An international group of intelligence agencies, including the FBI, has taken REvil off the net. REvil is the gang behind, among other things, the Kaseya attack that affected more than a thousand companies.
The cyber gang’s sites went offline last week, marking the second time since the gang became notorious for some significant ransomware attacks. In addition, a user linked to the gang, O_neday, reported on forums that REvil’s payment portal and blog had been hacked. According to Reuters, this was the work of police forces in multiple countries, who used REvil’s own strategies against the gang by infecting backups of the site and blog.
REvil has been one of the more notorious cyber gangs in recent months. She is linked, among other things, to the attack on the American energy company Colonial Pipeline. Still, She is also said to have hacked a law firm that represents music stars such as Lady Gaga, U2 and Madonna. The gang’s heaviest attack, however, was against IT company Kaseya. That creates tools for remote management, and in this way, the gang was able to hit more than a thousand companies, including some Belgian ones.

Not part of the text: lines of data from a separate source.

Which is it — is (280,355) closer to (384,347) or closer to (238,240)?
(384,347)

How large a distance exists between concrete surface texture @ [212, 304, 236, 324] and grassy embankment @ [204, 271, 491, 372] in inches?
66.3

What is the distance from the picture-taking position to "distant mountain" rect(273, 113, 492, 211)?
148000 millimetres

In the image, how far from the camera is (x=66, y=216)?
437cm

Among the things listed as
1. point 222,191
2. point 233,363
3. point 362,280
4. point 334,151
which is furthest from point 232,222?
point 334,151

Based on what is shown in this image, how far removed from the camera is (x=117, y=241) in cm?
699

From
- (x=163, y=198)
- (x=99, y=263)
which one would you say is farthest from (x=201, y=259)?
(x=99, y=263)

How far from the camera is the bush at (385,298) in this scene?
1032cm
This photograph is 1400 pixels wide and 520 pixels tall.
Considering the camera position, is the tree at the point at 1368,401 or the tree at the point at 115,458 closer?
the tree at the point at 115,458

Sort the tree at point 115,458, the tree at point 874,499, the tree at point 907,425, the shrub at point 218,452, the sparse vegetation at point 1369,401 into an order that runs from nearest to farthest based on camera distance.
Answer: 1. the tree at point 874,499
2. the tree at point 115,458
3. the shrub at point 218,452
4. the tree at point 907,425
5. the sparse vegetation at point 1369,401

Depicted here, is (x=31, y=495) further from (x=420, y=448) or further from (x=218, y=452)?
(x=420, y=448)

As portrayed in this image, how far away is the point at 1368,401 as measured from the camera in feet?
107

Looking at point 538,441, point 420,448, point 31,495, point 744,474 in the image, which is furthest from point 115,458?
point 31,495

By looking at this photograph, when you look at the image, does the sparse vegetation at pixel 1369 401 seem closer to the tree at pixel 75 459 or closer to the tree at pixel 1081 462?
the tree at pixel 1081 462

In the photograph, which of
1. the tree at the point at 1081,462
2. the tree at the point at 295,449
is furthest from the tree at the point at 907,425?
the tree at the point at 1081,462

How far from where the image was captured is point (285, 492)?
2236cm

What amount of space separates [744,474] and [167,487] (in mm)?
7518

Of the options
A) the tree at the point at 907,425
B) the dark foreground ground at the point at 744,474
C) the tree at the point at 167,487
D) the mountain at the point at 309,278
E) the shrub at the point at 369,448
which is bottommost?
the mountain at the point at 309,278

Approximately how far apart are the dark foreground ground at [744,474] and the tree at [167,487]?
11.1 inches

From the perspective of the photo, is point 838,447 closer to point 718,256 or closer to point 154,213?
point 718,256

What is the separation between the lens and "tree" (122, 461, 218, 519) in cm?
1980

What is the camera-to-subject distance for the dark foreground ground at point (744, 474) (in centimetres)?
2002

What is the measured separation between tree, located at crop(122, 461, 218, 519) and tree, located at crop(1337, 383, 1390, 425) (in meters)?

A few weeks after the hack, Kaseya was given a universal key to the ransomware, which the FBI is now known to have been obtained. So law enforcement had access to REvil’s servers and kept the key for 19 days in an attempt to trap the gang. That didn’t work at that time; the gang disappeared shortly after the Kaseya hack.
However, when rebooting servers for the gang’s reintroduction, 0_neday would also have revived police loopholes and malware, Oleg Skulkin of security firm Group-IB told Reuters. That way, the gang would now be taken off the net ‘for real’, although little prevents the actual members from starting over under a different name.